Смолчал, не обратив внимания на угрозу. Все было не совсем так, как он представил, а что до риска, то здесь я согласен с Паскалем: в любой игре риск несомненен, а выигрыш сомнителен, но нет места колебаниям там, где в игру замешано бесконечное (Даная), в то время как проиграть ты можешь только ничтожное (свобода, жизнь). Объяснить, однако, этот противовес мне здесь некому, да и нет нужды. Все это как раз и есть то самое необязательное знание, к которому Борис Павлович не стремится. Оба убийцы пойманы, „Даная“ водворена на прежнее место, а как да почему — не все ль равно! Ему все равно, но не нам с тобой, друг-читатель!
— Вот я и говорю, что дело случая, — заключил Борис Павлович. — И победитель я случайный. Просто крупно повезло.
— Чего не могу сказать о себе.
— Это совпадает — наше везение и ваше невезение. Как и девять лет назад. Только тогда было наоборот: ваше везение и наше невезение.
Борис Павлович встал и вынул пару наручников., Улыбаясь, протянул ему обе руки и услышал вдруг с детства знакомый голос: „Коси под придурка“. „Не бзди“, ответил я самому себе, но совет намотал на ус, которого у меня отродясь не было. Как знать, может, и сгодится, коли жизнь пошла не в масть.
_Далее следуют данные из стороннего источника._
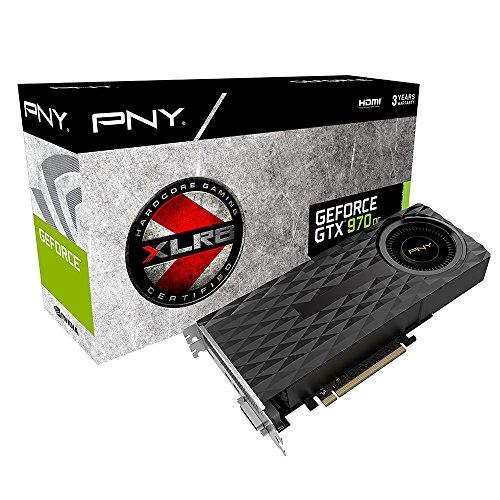 nVIDIA-GeForce-GTX-970-XLR8-OC-Tarjeta-grfica-de-4-GB-GDDR5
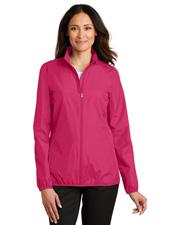 Port Authority L344 Women Zephyr Full-Zip Jacket at GotApparel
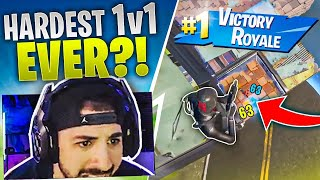 We Made This The Hardest 1v1 In Fortnite Chapter 2..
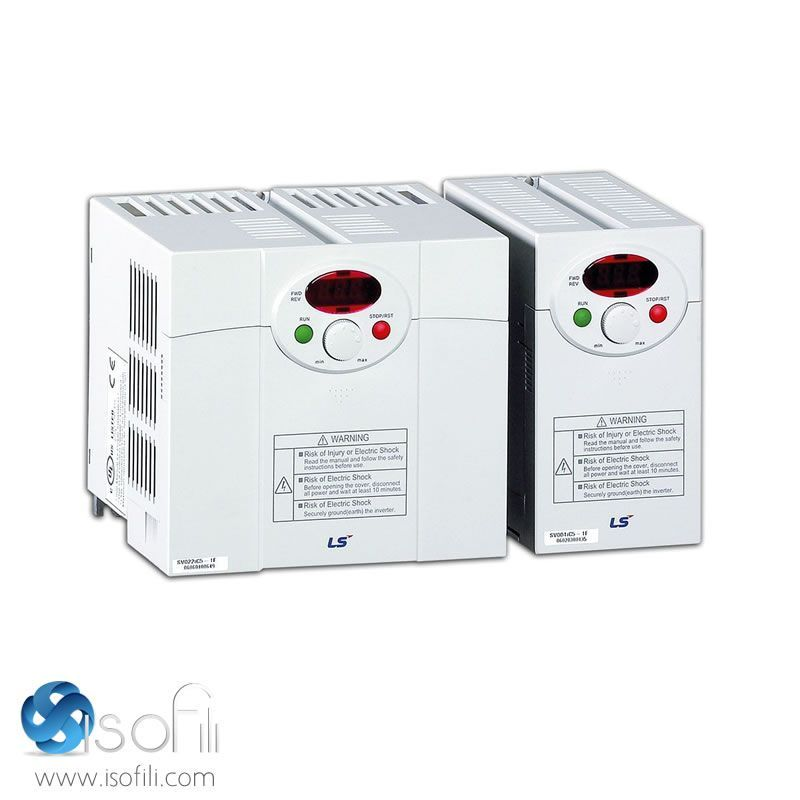 Inverter IC5 Kw0.75 1X230V 5A EMC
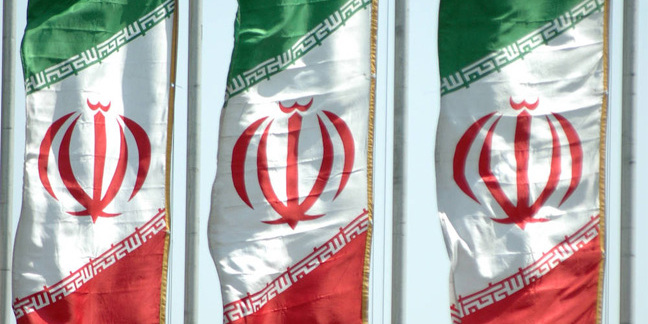 iran_flags_648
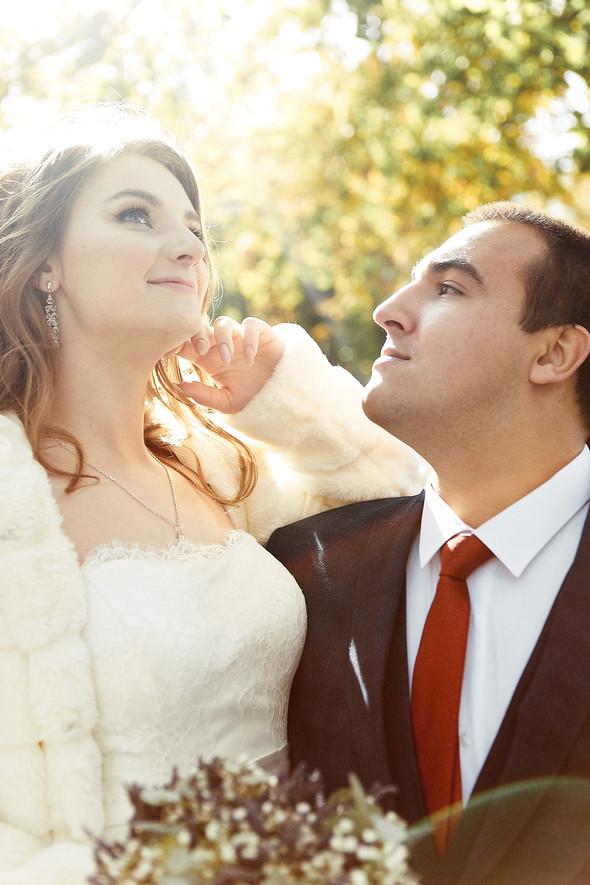 Маша и Сергей - фото №10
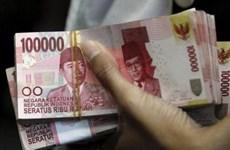 Crecimiento económico de Indonesia se desacelera en tercer trimestre de 2018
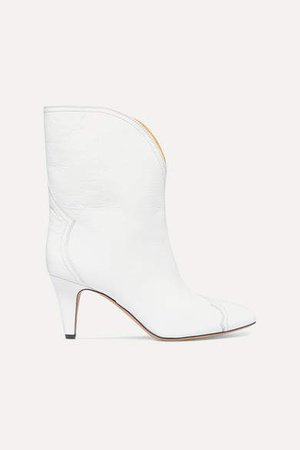 Dythey Leather Ankle Boots - White
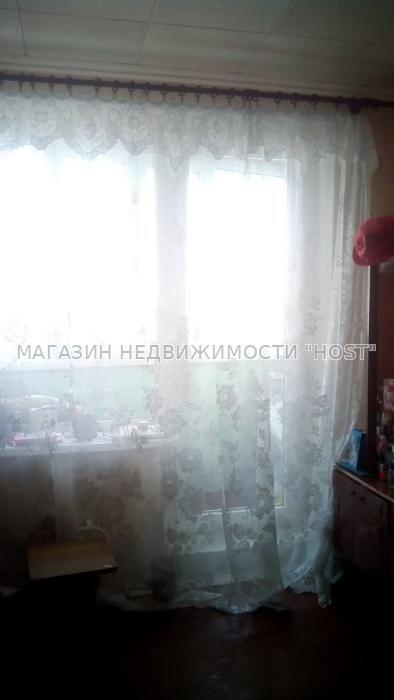 Продам подселение Харьков, Валентиновская ул.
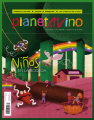 Planetavino 97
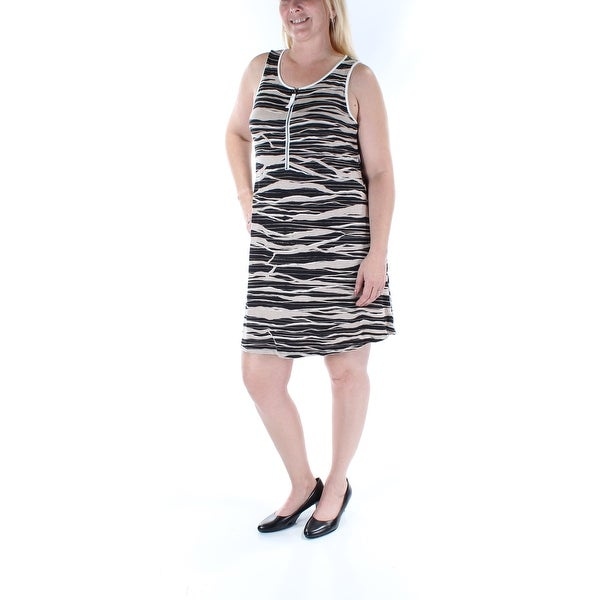 0daeaa882705b7 Shop JOSEPH A Womens Black Animal Print Sleeveless Scoop Neck Above The  Knee Shift Dress Size  L - Free Shipping On Orders Over  45 - Overstock.com  - ...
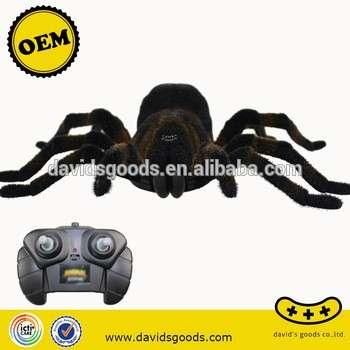 电子宠物供应商制造商通过ICTI和EN-71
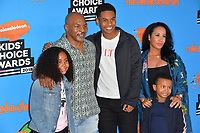 Mike Tyson Kakiha Tyson, Miguel Tyson, Morocco Syson &amp; Milan Tyson at Nickelodeon's 2018 Kids' Choice Awards at The Forum, Los Angeles, USA 24 March 2018<br /> Picture: Paul Smith/Featureflash/SilverHub 0208 004 5359 sales@silverhubmedia.com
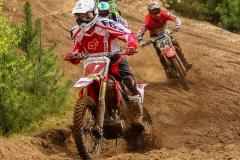 motorcross_wildeshausen_vfm_adac_niedersachsen_cup_part1 326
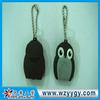 Customized silicone pvc promotional led key caps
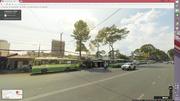 Bán khu đất 3 mặt tiền 152 Trần Phú, phường 4, Quận 5. DT 30.972 m2. Giá 3.800 tỷ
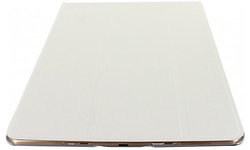Xccess Fold Case Samsung Galaxy Tab S 10.5 White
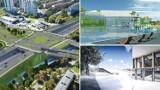 Kraków w budowie. Zobacz, co już powstaje albo ma zostać wybudowane w najbliższych latach [WIZUALIZACJE] 29.01.2021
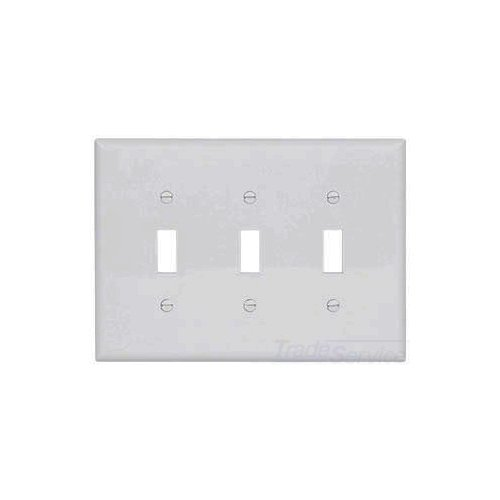 PJ3W - Wallplate 3G Toggle Poly Mid WH - Eaton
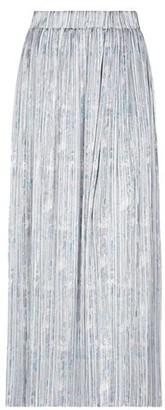 Jijil Long skirt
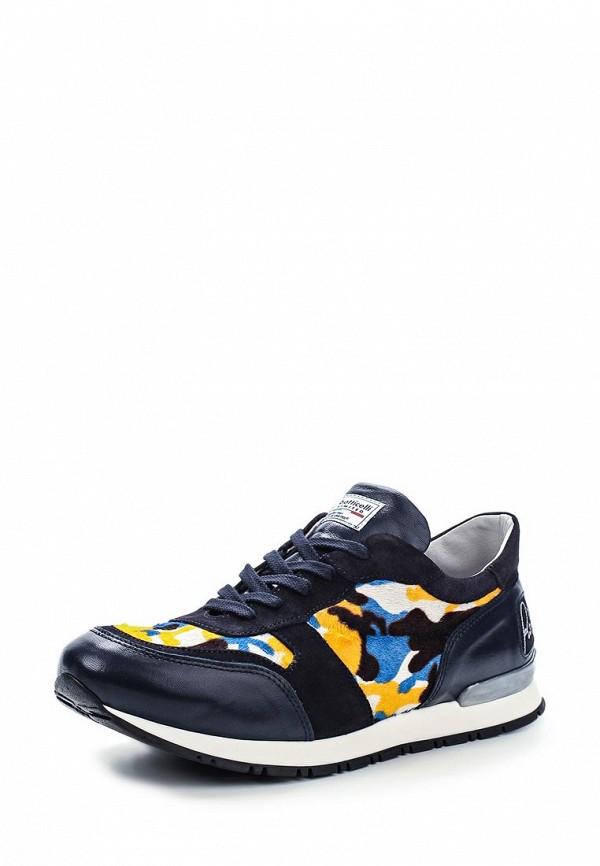 Мужские кроссовки Botticelli Limited LU29632: изображение 1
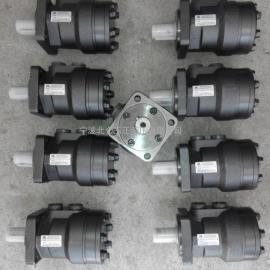 供应玉正液压BM-D200摆线液压马达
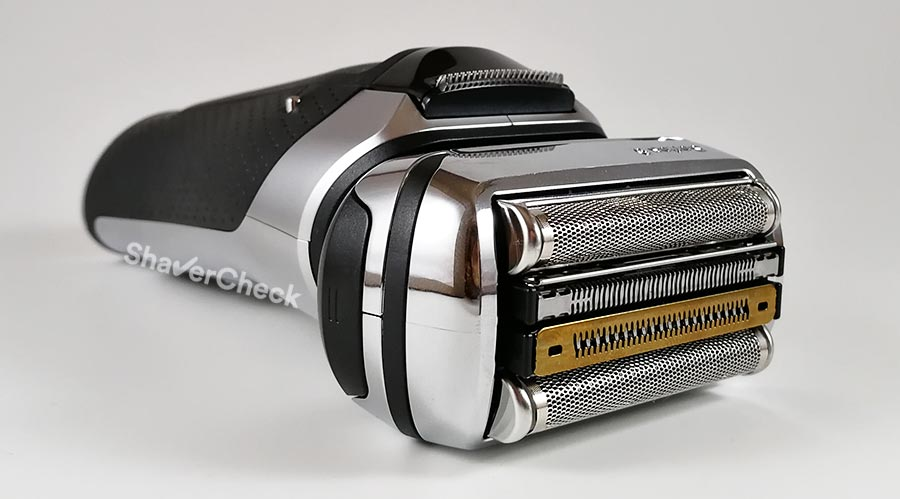 The shaving head of the Braun Series 9 with the updated, Titanium coated trimmer.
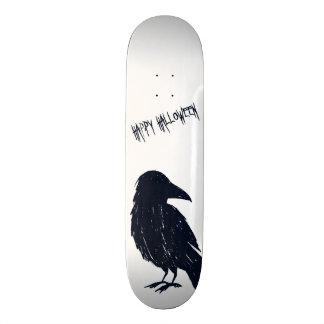 Dek van het Skateboard van het Silhouet van de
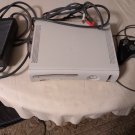 White Xbox 360 Console with Controller and all connections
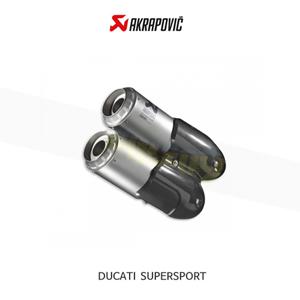 아크라포빅 튜닝 머플러 두카티 SUPERSPORT 슬립온 EXHAUST 96481201A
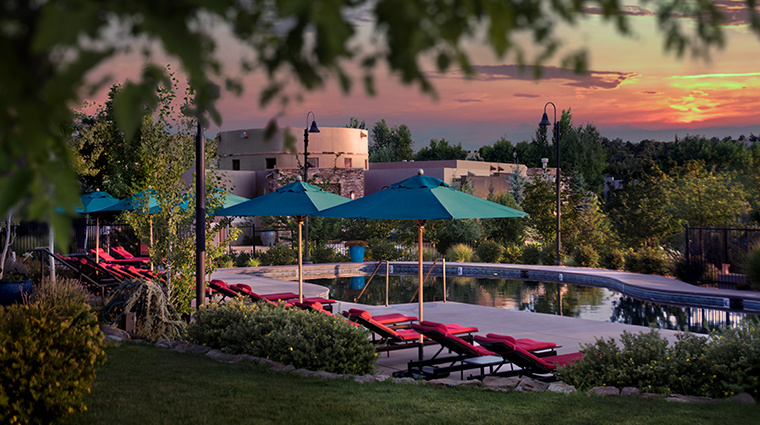 four seasons resort rancho encantado santa fe pool night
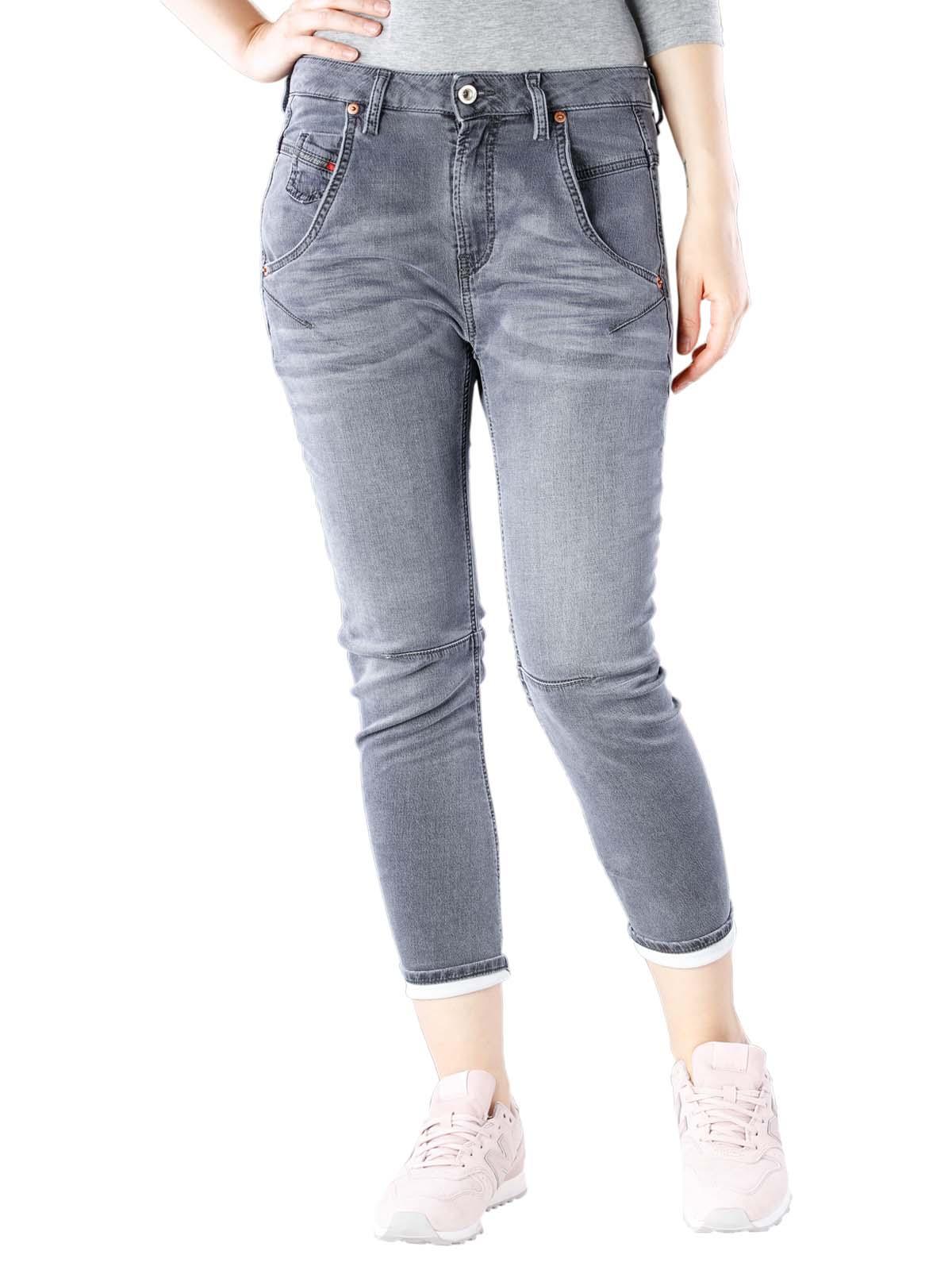 Gedanken an Original wählen Weg sparen Diesel Fayza-NE Sweat Jeans Boyfriend 689V Diesel Damen ...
У подъезда стоял „воронок“, куда нас с Сашей и впихнули.
А Гале и здесь не обломилось: потопала на своих двоих.
ЭПИЛОГ
О НЕБО, НЕБО, ТЫ МНЕ БУДЕШЬ СНИТЬСЯ!
Вот наконец мы и остались с ним вдвоем, без посторонних и соглядатаев. Пусть здесь и не лучшие условия для мужских разговоров.
У Саши на тумбочке фотка его Лены, а у меня моя „Даная“ — дрянная репродукция, но с меня довольно: на что тогда память и воображение? На пару они восполняют реальность, которой у меня теперь дефицит. Зато время у нас с Сашей — несчитанное.
Ограниченность пространства и безграничность времени. Не это ли имел в виду Эйнштейн, выводя свою формулу относительности? А Саша и вовсе не внакладе, весь, до дна, выкладываясь в своих нервических монологах, в которые мне изредка удается встрять: я его вполне устраиваю в качестве аудитории, но, не будь меня рядом, он говорил бы сам с собой, так упоенно растравляет он свои раны. Так и сказал ему, перефразировав Шекспира:
— Твое горе тебе дороже самой Лены.
По утрам мы рассказываем друг другу свои девичьи сны, которые у нас живее и красочнее, чем у тех, кто с утра до вечера занят кипучей деятельностью, и за дневной суетой ничего не остается на полноценную ночную жизнь.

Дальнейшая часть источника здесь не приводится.